ごあいさつ
地方自治は「民主主義の学校」
楽しみながら学ぶ。検定試験の流行は日本の特徴だと思います。そこで、地方政治についても検定を。不見識だと批判する方もいるでしょう。でも、市民社会の充実を図る一つの契機にはなるのではないでしょうか。
もちろん、議員の資格試験、あるいは議員を選ぶ資格試験ではありません。国民は、18歳になれば選挙権を、25歳(あるいは30歳)になれば被選挙権を得ることができます。選挙にはそれ以外の資格は必要ありません。
ただ、現状のままでいいのでしょうか。政治家への批判は激しい。選挙をしたのはいったい誰なのか。
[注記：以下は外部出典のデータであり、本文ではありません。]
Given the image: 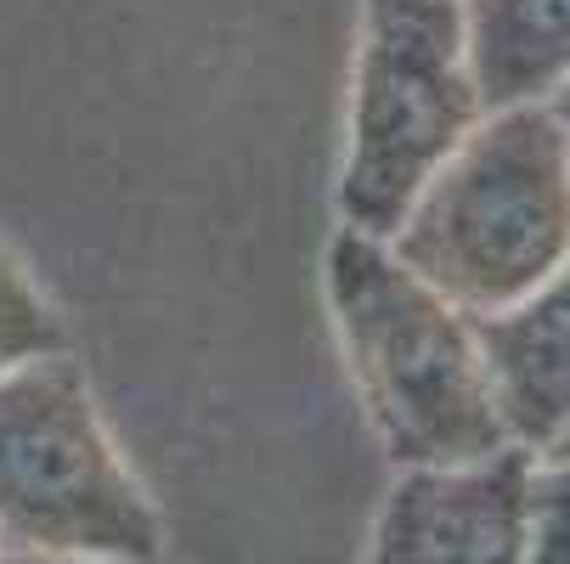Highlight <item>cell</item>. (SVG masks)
Masks as SVG:
<instances>
[{
  "instance_id": "obj_1",
  "label": "cell",
  "mask_w": 570,
  "mask_h": 564,
  "mask_svg": "<svg viewBox=\"0 0 570 564\" xmlns=\"http://www.w3.org/2000/svg\"><path fill=\"white\" fill-rule=\"evenodd\" d=\"M384 244L463 316L525 299L570 255V136L553 108H492Z\"/></svg>"
},
{
  "instance_id": "obj_2",
  "label": "cell",
  "mask_w": 570,
  "mask_h": 564,
  "mask_svg": "<svg viewBox=\"0 0 570 564\" xmlns=\"http://www.w3.org/2000/svg\"><path fill=\"white\" fill-rule=\"evenodd\" d=\"M328 310L395 468H458L514 446L469 316L406 271L384 237L345 226L328 244Z\"/></svg>"
},
{
  "instance_id": "obj_3",
  "label": "cell",
  "mask_w": 570,
  "mask_h": 564,
  "mask_svg": "<svg viewBox=\"0 0 570 564\" xmlns=\"http://www.w3.org/2000/svg\"><path fill=\"white\" fill-rule=\"evenodd\" d=\"M0 542L12 553L158 564L165 531L62 356L0 373Z\"/></svg>"
},
{
  "instance_id": "obj_4",
  "label": "cell",
  "mask_w": 570,
  "mask_h": 564,
  "mask_svg": "<svg viewBox=\"0 0 570 564\" xmlns=\"http://www.w3.org/2000/svg\"><path fill=\"white\" fill-rule=\"evenodd\" d=\"M485 119L463 0H362V46L340 170L351 231L390 237L419 187Z\"/></svg>"
},
{
  "instance_id": "obj_5",
  "label": "cell",
  "mask_w": 570,
  "mask_h": 564,
  "mask_svg": "<svg viewBox=\"0 0 570 564\" xmlns=\"http://www.w3.org/2000/svg\"><path fill=\"white\" fill-rule=\"evenodd\" d=\"M531 452L503 446L458 468H401L390 486L367 564H525L520 497Z\"/></svg>"
},
{
  "instance_id": "obj_6",
  "label": "cell",
  "mask_w": 570,
  "mask_h": 564,
  "mask_svg": "<svg viewBox=\"0 0 570 564\" xmlns=\"http://www.w3.org/2000/svg\"><path fill=\"white\" fill-rule=\"evenodd\" d=\"M469 334L509 441L542 457L570 429V255L525 299L469 316Z\"/></svg>"
},
{
  "instance_id": "obj_7",
  "label": "cell",
  "mask_w": 570,
  "mask_h": 564,
  "mask_svg": "<svg viewBox=\"0 0 570 564\" xmlns=\"http://www.w3.org/2000/svg\"><path fill=\"white\" fill-rule=\"evenodd\" d=\"M463 29L485 113L548 102L570 73V0H463Z\"/></svg>"
},
{
  "instance_id": "obj_8",
  "label": "cell",
  "mask_w": 570,
  "mask_h": 564,
  "mask_svg": "<svg viewBox=\"0 0 570 564\" xmlns=\"http://www.w3.org/2000/svg\"><path fill=\"white\" fill-rule=\"evenodd\" d=\"M520 558L570 564V457H531L520 497Z\"/></svg>"
},
{
  "instance_id": "obj_9",
  "label": "cell",
  "mask_w": 570,
  "mask_h": 564,
  "mask_svg": "<svg viewBox=\"0 0 570 564\" xmlns=\"http://www.w3.org/2000/svg\"><path fill=\"white\" fill-rule=\"evenodd\" d=\"M46 356H62V328L51 305L40 299V288L23 277V266L0 249V373Z\"/></svg>"
},
{
  "instance_id": "obj_10",
  "label": "cell",
  "mask_w": 570,
  "mask_h": 564,
  "mask_svg": "<svg viewBox=\"0 0 570 564\" xmlns=\"http://www.w3.org/2000/svg\"><path fill=\"white\" fill-rule=\"evenodd\" d=\"M548 108H553V119H559V125H564V136H570V73L548 91Z\"/></svg>"
},
{
  "instance_id": "obj_11",
  "label": "cell",
  "mask_w": 570,
  "mask_h": 564,
  "mask_svg": "<svg viewBox=\"0 0 570 564\" xmlns=\"http://www.w3.org/2000/svg\"><path fill=\"white\" fill-rule=\"evenodd\" d=\"M0 564H97V558H46V553H0Z\"/></svg>"
},
{
  "instance_id": "obj_12",
  "label": "cell",
  "mask_w": 570,
  "mask_h": 564,
  "mask_svg": "<svg viewBox=\"0 0 570 564\" xmlns=\"http://www.w3.org/2000/svg\"><path fill=\"white\" fill-rule=\"evenodd\" d=\"M542 457H570V429H564V435H559V441H553V446H548Z\"/></svg>"
}]
</instances>
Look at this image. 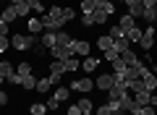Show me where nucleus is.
<instances>
[{
  "label": "nucleus",
  "instance_id": "nucleus-6",
  "mask_svg": "<svg viewBox=\"0 0 157 115\" xmlns=\"http://www.w3.org/2000/svg\"><path fill=\"white\" fill-rule=\"evenodd\" d=\"M50 58H55V60H68V58H76V55H73V50L66 47V44H55V47H50Z\"/></svg>",
  "mask_w": 157,
  "mask_h": 115
},
{
  "label": "nucleus",
  "instance_id": "nucleus-34",
  "mask_svg": "<svg viewBox=\"0 0 157 115\" xmlns=\"http://www.w3.org/2000/svg\"><path fill=\"white\" fill-rule=\"evenodd\" d=\"M78 21H81V26H86V29L94 26V16H92V13H86V16L81 13V18H78Z\"/></svg>",
  "mask_w": 157,
  "mask_h": 115
},
{
  "label": "nucleus",
  "instance_id": "nucleus-2",
  "mask_svg": "<svg viewBox=\"0 0 157 115\" xmlns=\"http://www.w3.org/2000/svg\"><path fill=\"white\" fill-rule=\"evenodd\" d=\"M39 42V37L37 34H11V47L13 50H32L34 44Z\"/></svg>",
  "mask_w": 157,
  "mask_h": 115
},
{
  "label": "nucleus",
  "instance_id": "nucleus-21",
  "mask_svg": "<svg viewBox=\"0 0 157 115\" xmlns=\"http://www.w3.org/2000/svg\"><path fill=\"white\" fill-rule=\"evenodd\" d=\"M50 76H66V66H63V60H52L50 63Z\"/></svg>",
  "mask_w": 157,
  "mask_h": 115
},
{
  "label": "nucleus",
  "instance_id": "nucleus-19",
  "mask_svg": "<svg viewBox=\"0 0 157 115\" xmlns=\"http://www.w3.org/2000/svg\"><path fill=\"white\" fill-rule=\"evenodd\" d=\"M13 73H16V68H13L11 60H0V76H3V79H11Z\"/></svg>",
  "mask_w": 157,
  "mask_h": 115
},
{
  "label": "nucleus",
  "instance_id": "nucleus-23",
  "mask_svg": "<svg viewBox=\"0 0 157 115\" xmlns=\"http://www.w3.org/2000/svg\"><path fill=\"white\" fill-rule=\"evenodd\" d=\"M39 42L45 44L47 50H50V47H55V32H42V34H39Z\"/></svg>",
  "mask_w": 157,
  "mask_h": 115
},
{
  "label": "nucleus",
  "instance_id": "nucleus-49",
  "mask_svg": "<svg viewBox=\"0 0 157 115\" xmlns=\"http://www.w3.org/2000/svg\"><path fill=\"white\" fill-rule=\"evenodd\" d=\"M155 13H157V6H155Z\"/></svg>",
  "mask_w": 157,
  "mask_h": 115
},
{
  "label": "nucleus",
  "instance_id": "nucleus-22",
  "mask_svg": "<svg viewBox=\"0 0 157 115\" xmlns=\"http://www.w3.org/2000/svg\"><path fill=\"white\" fill-rule=\"evenodd\" d=\"M97 50H100V52H107V50H113V39L110 37H107V34H105V37H97Z\"/></svg>",
  "mask_w": 157,
  "mask_h": 115
},
{
  "label": "nucleus",
  "instance_id": "nucleus-32",
  "mask_svg": "<svg viewBox=\"0 0 157 115\" xmlns=\"http://www.w3.org/2000/svg\"><path fill=\"white\" fill-rule=\"evenodd\" d=\"M8 50H11V34L8 37H0V55L8 52Z\"/></svg>",
  "mask_w": 157,
  "mask_h": 115
},
{
  "label": "nucleus",
  "instance_id": "nucleus-42",
  "mask_svg": "<svg viewBox=\"0 0 157 115\" xmlns=\"http://www.w3.org/2000/svg\"><path fill=\"white\" fill-rule=\"evenodd\" d=\"M139 115H155V107H152V105H144V107H141V113Z\"/></svg>",
  "mask_w": 157,
  "mask_h": 115
},
{
  "label": "nucleus",
  "instance_id": "nucleus-7",
  "mask_svg": "<svg viewBox=\"0 0 157 115\" xmlns=\"http://www.w3.org/2000/svg\"><path fill=\"white\" fill-rule=\"evenodd\" d=\"M121 60H123V63H126L128 68H136V66H141V55H136L134 50L128 47L126 52H121Z\"/></svg>",
  "mask_w": 157,
  "mask_h": 115
},
{
  "label": "nucleus",
  "instance_id": "nucleus-3",
  "mask_svg": "<svg viewBox=\"0 0 157 115\" xmlns=\"http://www.w3.org/2000/svg\"><path fill=\"white\" fill-rule=\"evenodd\" d=\"M71 92H81V94H89L94 89V79H73L71 81Z\"/></svg>",
  "mask_w": 157,
  "mask_h": 115
},
{
  "label": "nucleus",
  "instance_id": "nucleus-48",
  "mask_svg": "<svg viewBox=\"0 0 157 115\" xmlns=\"http://www.w3.org/2000/svg\"><path fill=\"white\" fill-rule=\"evenodd\" d=\"M3 81H6V79H3V76H0V84H3Z\"/></svg>",
  "mask_w": 157,
  "mask_h": 115
},
{
  "label": "nucleus",
  "instance_id": "nucleus-50",
  "mask_svg": "<svg viewBox=\"0 0 157 115\" xmlns=\"http://www.w3.org/2000/svg\"><path fill=\"white\" fill-rule=\"evenodd\" d=\"M155 115H157V107H155Z\"/></svg>",
  "mask_w": 157,
  "mask_h": 115
},
{
  "label": "nucleus",
  "instance_id": "nucleus-4",
  "mask_svg": "<svg viewBox=\"0 0 157 115\" xmlns=\"http://www.w3.org/2000/svg\"><path fill=\"white\" fill-rule=\"evenodd\" d=\"M71 50H73L76 58H86V55L92 52V42H89V39H73V42H71Z\"/></svg>",
  "mask_w": 157,
  "mask_h": 115
},
{
  "label": "nucleus",
  "instance_id": "nucleus-35",
  "mask_svg": "<svg viewBox=\"0 0 157 115\" xmlns=\"http://www.w3.org/2000/svg\"><path fill=\"white\" fill-rule=\"evenodd\" d=\"M16 13H18V18H21V16H29V13H32V8H29L26 3H18V6H16Z\"/></svg>",
  "mask_w": 157,
  "mask_h": 115
},
{
  "label": "nucleus",
  "instance_id": "nucleus-47",
  "mask_svg": "<svg viewBox=\"0 0 157 115\" xmlns=\"http://www.w3.org/2000/svg\"><path fill=\"white\" fill-rule=\"evenodd\" d=\"M113 3H115V6H118V3H126V0H113Z\"/></svg>",
  "mask_w": 157,
  "mask_h": 115
},
{
  "label": "nucleus",
  "instance_id": "nucleus-18",
  "mask_svg": "<svg viewBox=\"0 0 157 115\" xmlns=\"http://www.w3.org/2000/svg\"><path fill=\"white\" fill-rule=\"evenodd\" d=\"M73 37L66 32V29H60V32H55V44H66V47H71Z\"/></svg>",
  "mask_w": 157,
  "mask_h": 115
},
{
  "label": "nucleus",
  "instance_id": "nucleus-40",
  "mask_svg": "<svg viewBox=\"0 0 157 115\" xmlns=\"http://www.w3.org/2000/svg\"><path fill=\"white\" fill-rule=\"evenodd\" d=\"M8 26H11V24H6L3 18H0V37H8Z\"/></svg>",
  "mask_w": 157,
  "mask_h": 115
},
{
  "label": "nucleus",
  "instance_id": "nucleus-1",
  "mask_svg": "<svg viewBox=\"0 0 157 115\" xmlns=\"http://www.w3.org/2000/svg\"><path fill=\"white\" fill-rule=\"evenodd\" d=\"M63 8L60 6H50L47 8V13L42 16V26H45V32H60L63 29Z\"/></svg>",
  "mask_w": 157,
  "mask_h": 115
},
{
  "label": "nucleus",
  "instance_id": "nucleus-27",
  "mask_svg": "<svg viewBox=\"0 0 157 115\" xmlns=\"http://www.w3.org/2000/svg\"><path fill=\"white\" fill-rule=\"evenodd\" d=\"M29 113H32V115H45V113H50V110H47L45 102H34L32 107H29Z\"/></svg>",
  "mask_w": 157,
  "mask_h": 115
},
{
  "label": "nucleus",
  "instance_id": "nucleus-14",
  "mask_svg": "<svg viewBox=\"0 0 157 115\" xmlns=\"http://www.w3.org/2000/svg\"><path fill=\"white\" fill-rule=\"evenodd\" d=\"M68 94H71V89H68V86H55V89H52V94H50V97L52 99H58V102H66V99H68Z\"/></svg>",
  "mask_w": 157,
  "mask_h": 115
},
{
  "label": "nucleus",
  "instance_id": "nucleus-15",
  "mask_svg": "<svg viewBox=\"0 0 157 115\" xmlns=\"http://www.w3.org/2000/svg\"><path fill=\"white\" fill-rule=\"evenodd\" d=\"M149 97H152V92H147V89H139V92H134V102L139 105V107L149 105Z\"/></svg>",
  "mask_w": 157,
  "mask_h": 115
},
{
  "label": "nucleus",
  "instance_id": "nucleus-28",
  "mask_svg": "<svg viewBox=\"0 0 157 115\" xmlns=\"http://www.w3.org/2000/svg\"><path fill=\"white\" fill-rule=\"evenodd\" d=\"M141 34H144V32H141V26L136 24V26L131 29V32H126V37H128V42H139V39H141Z\"/></svg>",
  "mask_w": 157,
  "mask_h": 115
},
{
  "label": "nucleus",
  "instance_id": "nucleus-51",
  "mask_svg": "<svg viewBox=\"0 0 157 115\" xmlns=\"http://www.w3.org/2000/svg\"><path fill=\"white\" fill-rule=\"evenodd\" d=\"M66 115H68V113H66Z\"/></svg>",
  "mask_w": 157,
  "mask_h": 115
},
{
  "label": "nucleus",
  "instance_id": "nucleus-31",
  "mask_svg": "<svg viewBox=\"0 0 157 115\" xmlns=\"http://www.w3.org/2000/svg\"><path fill=\"white\" fill-rule=\"evenodd\" d=\"M78 8H81L84 16H86V13H94V3H92V0H81V6H78Z\"/></svg>",
  "mask_w": 157,
  "mask_h": 115
},
{
  "label": "nucleus",
  "instance_id": "nucleus-9",
  "mask_svg": "<svg viewBox=\"0 0 157 115\" xmlns=\"http://www.w3.org/2000/svg\"><path fill=\"white\" fill-rule=\"evenodd\" d=\"M100 60H102V58H94V55H86L84 60H81V71H84V73H94L97 68H100Z\"/></svg>",
  "mask_w": 157,
  "mask_h": 115
},
{
  "label": "nucleus",
  "instance_id": "nucleus-29",
  "mask_svg": "<svg viewBox=\"0 0 157 115\" xmlns=\"http://www.w3.org/2000/svg\"><path fill=\"white\" fill-rule=\"evenodd\" d=\"M32 52H34V58H45V55H50V50H47L42 42H37V44L32 47Z\"/></svg>",
  "mask_w": 157,
  "mask_h": 115
},
{
  "label": "nucleus",
  "instance_id": "nucleus-26",
  "mask_svg": "<svg viewBox=\"0 0 157 115\" xmlns=\"http://www.w3.org/2000/svg\"><path fill=\"white\" fill-rule=\"evenodd\" d=\"M110 66H113V73H115V76H121V73H123L126 68H128V66H126L123 60H121V55H118V58H115V60L110 63Z\"/></svg>",
  "mask_w": 157,
  "mask_h": 115
},
{
  "label": "nucleus",
  "instance_id": "nucleus-33",
  "mask_svg": "<svg viewBox=\"0 0 157 115\" xmlns=\"http://www.w3.org/2000/svg\"><path fill=\"white\" fill-rule=\"evenodd\" d=\"M92 16H94V24H100V26H102V24H107V18H110L107 13H102V11H94Z\"/></svg>",
  "mask_w": 157,
  "mask_h": 115
},
{
  "label": "nucleus",
  "instance_id": "nucleus-30",
  "mask_svg": "<svg viewBox=\"0 0 157 115\" xmlns=\"http://www.w3.org/2000/svg\"><path fill=\"white\" fill-rule=\"evenodd\" d=\"M123 34H126V32L118 26V24H113V26L107 29V37H110V39H118V37H123Z\"/></svg>",
  "mask_w": 157,
  "mask_h": 115
},
{
  "label": "nucleus",
  "instance_id": "nucleus-38",
  "mask_svg": "<svg viewBox=\"0 0 157 115\" xmlns=\"http://www.w3.org/2000/svg\"><path fill=\"white\" fill-rule=\"evenodd\" d=\"M8 84H11V86H21V76H18V73H13L11 79H6Z\"/></svg>",
  "mask_w": 157,
  "mask_h": 115
},
{
  "label": "nucleus",
  "instance_id": "nucleus-12",
  "mask_svg": "<svg viewBox=\"0 0 157 115\" xmlns=\"http://www.w3.org/2000/svg\"><path fill=\"white\" fill-rule=\"evenodd\" d=\"M0 18H3L6 24H13V21L18 18V13H16V6H6V8H3V13H0Z\"/></svg>",
  "mask_w": 157,
  "mask_h": 115
},
{
  "label": "nucleus",
  "instance_id": "nucleus-25",
  "mask_svg": "<svg viewBox=\"0 0 157 115\" xmlns=\"http://www.w3.org/2000/svg\"><path fill=\"white\" fill-rule=\"evenodd\" d=\"M16 73H18V76H29V73H34V68H32V63H29V60H24V63H18V66H16Z\"/></svg>",
  "mask_w": 157,
  "mask_h": 115
},
{
  "label": "nucleus",
  "instance_id": "nucleus-44",
  "mask_svg": "<svg viewBox=\"0 0 157 115\" xmlns=\"http://www.w3.org/2000/svg\"><path fill=\"white\" fill-rule=\"evenodd\" d=\"M92 3H94V11H97V8H102V6H107V3H110V0H92Z\"/></svg>",
  "mask_w": 157,
  "mask_h": 115
},
{
  "label": "nucleus",
  "instance_id": "nucleus-46",
  "mask_svg": "<svg viewBox=\"0 0 157 115\" xmlns=\"http://www.w3.org/2000/svg\"><path fill=\"white\" fill-rule=\"evenodd\" d=\"M18 3H24V0H8V6H18Z\"/></svg>",
  "mask_w": 157,
  "mask_h": 115
},
{
  "label": "nucleus",
  "instance_id": "nucleus-45",
  "mask_svg": "<svg viewBox=\"0 0 157 115\" xmlns=\"http://www.w3.org/2000/svg\"><path fill=\"white\" fill-rule=\"evenodd\" d=\"M149 105H152V107H157V92H152V97H149Z\"/></svg>",
  "mask_w": 157,
  "mask_h": 115
},
{
  "label": "nucleus",
  "instance_id": "nucleus-10",
  "mask_svg": "<svg viewBox=\"0 0 157 115\" xmlns=\"http://www.w3.org/2000/svg\"><path fill=\"white\" fill-rule=\"evenodd\" d=\"M128 47H131V42H128V37H126V34H123V37H118V39H113V50H115L118 55L126 52Z\"/></svg>",
  "mask_w": 157,
  "mask_h": 115
},
{
  "label": "nucleus",
  "instance_id": "nucleus-11",
  "mask_svg": "<svg viewBox=\"0 0 157 115\" xmlns=\"http://www.w3.org/2000/svg\"><path fill=\"white\" fill-rule=\"evenodd\" d=\"M26 29H29V34H37V37H39V34L45 32V26H42V18H29V21H26Z\"/></svg>",
  "mask_w": 157,
  "mask_h": 115
},
{
  "label": "nucleus",
  "instance_id": "nucleus-5",
  "mask_svg": "<svg viewBox=\"0 0 157 115\" xmlns=\"http://www.w3.org/2000/svg\"><path fill=\"white\" fill-rule=\"evenodd\" d=\"M113 84H115V76L107 73V71H100V76L94 79V89H100V92H107Z\"/></svg>",
  "mask_w": 157,
  "mask_h": 115
},
{
  "label": "nucleus",
  "instance_id": "nucleus-36",
  "mask_svg": "<svg viewBox=\"0 0 157 115\" xmlns=\"http://www.w3.org/2000/svg\"><path fill=\"white\" fill-rule=\"evenodd\" d=\"M94 115H113V107H110V105L105 102V105H100V107L94 110Z\"/></svg>",
  "mask_w": 157,
  "mask_h": 115
},
{
  "label": "nucleus",
  "instance_id": "nucleus-13",
  "mask_svg": "<svg viewBox=\"0 0 157 115\" xmlns=\"http://www.w3.org/2000/svg\"><path fill=\"white\" fill-rule=\"evenodd\" d=\"M52 86H55V84H52V79H50V76H45V79H37V94H47Z\"/></svg>",
  "mask_w": 157,
  "mask_h": 115
},
{
  "label": "nucleus",
  "instance_id": "nucleus-37",
  "mask_svg": "<svg viewBox=\"0 0 157 115\" xmlns=\"http://www.w3.org/2000/svg\"><path fill=\"white\" fill-rule=\"evenodd\" d=\"M73 18H78L76 11L73 8H63V21H73Z\"/></svg>",
  "mask_w": 157,
  "mask_h": 115
},
{
  "label": "nucleus",
  "instance_id": "nucleus-39",
  "mask_svg": "<svg viewBox=\"0 0 157 115\" xmlns=\"http://www.w3.org/2000/svg\"><path fill=\"white\" fill-rule=\"evenodd\" d=\"M47 110H58V107H60V102H58V99H52V97H47Z\"/></svg>",
  "mask_w": 157,
  "mask_h": 115
},
{
  "label": "nucleus",
  "instance_id": "nucleus-20",
  "mask_svg": "<svg viewBox=\"0 0 157 115\" xmlns=\"http://www.w3.org/2000/svg\"><path fill=\"white\" fill-rule=\"evenodd\" d=\"M21 86L26 89V92H34V89H37V76H34V73H29V76H21Z\"/></svg>",
  "mask_w": 157,
  "mask_h": 115
},
{
  "label": "nucleus",
  "instance_id": "nucleus-24",
  "mask_svg": "<svg viewBox=\"0 0 157 115\" xmlns=\"http://www.w3.org/2000/svg\"><path fill=\"white\" fill-rule=\"evenodd\" d=\"M63 66H66V73H73V71H78L81 60L78 58H68V60H63Z\"/></svg>",
  "mask_w": 157,
  "mask_h": 115
},
{
  "label": "nucleus",
  "instance_id": "nucleus-41",
  "mask_svg": "<svg viewBox=\"0 0 157 115\" xmlns=\"http://www.w3.org/2000/svg\"><path fill=\"white\" fill-rule=\"evenodd\" d=\"M8 99H11V97H8V92H3V89H0V107H6Z\"/></svg>",
  "mask_w": 157,
  "mask_h": 115
},
{
  "label": "nucleus",
  "instance_id": "nucleus-17",
  "mask_svg": "<svg viewBox=\"0 0 157 115\" xmlns=\"http://www.w3.org/2000/svg\"><path fill=\"white\" fill-rule=\"evenodd\" d=\"M118 26L123 29V32H131V29L136 26V18L128 16V13H123V16H121V21H118Z\"/></svg>",
  "mask_w": 157,
  "mask_h": 115
},
{
  "label": "nucleus",
  "instance_id": "nucleus-8",
  "mask_svg": "<svg viewBox=\"0 0 157 115\" xmlns=\"http://www.w3.org/2000/svg\"><path fill=\"white\" fill-rule=\"evenodd\" d=\"M126 8H128V16L141 18V13H144V0H126Z\"/></svg>",
  "mask_w": 157,
  "mask_h": 115
},
{
  "label": "nucleus",
  "instance_id": "nucleus-16",
  "mask_svg": "<svg viewBox=\"0 0 157 115\" xmlns=\"http://www.w3.org/2000/svg\"><path fill=\"white\" fill-rule=\"evenodd\" d=\"M76 105H78V110H81V115H94V105H92V99L81 97Z\"/></svg>",
  "mask_w": 157,
  "mask_h": 115
},
{
  "label": "nucleus",
  "instance_id": "nucleus-43",
  "mask_svg": "<svg viewBox=\"0 0 157 115\" xmlns=\"http://www.w3.org/2000/svg\"><path fill=\"white\" fill-rule=\"evenodd\" d=\"M66 113H68V115H81V110H78V105H71Z\"/></svg>",
  "mask_w": 157,
  "mask_h": 115
}]
</instances>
いや、投票に行かないで批判する人も多いのではないでしょうか。
地方自治は、「民主主義の学校」です。私たちは、義務教育の中学までに政治や社会・経済の仕組みを学んできました。でも、その応用を学校では教えてくれません。議員力検定の特徴の一つは、地域に問題があることを発見した際に、どうしたら主体的に解決できるかを学び考えることができることです。
市民社会にとって必要なのは、知識ではありません。市民感覚で発見した問題を討議する言説空間としての公共空間を作り出すことです。そのためには、知識を統合し討議する主体が不可欠です。
この検定で、新しい社会がすぐに生まれることはないでしょう。でも、この検定を通じて学んだ知識や考え方を生かして、社会とかかわり、選挙を行う。そして、監視し、自らも行動する。さらに、こうした市民みずからが議員となることも必要でしょう。
地方議会改革は急激に進んでいます。それを担う市民と議員が、この検定を通じて一人でも増えることを祈念しています。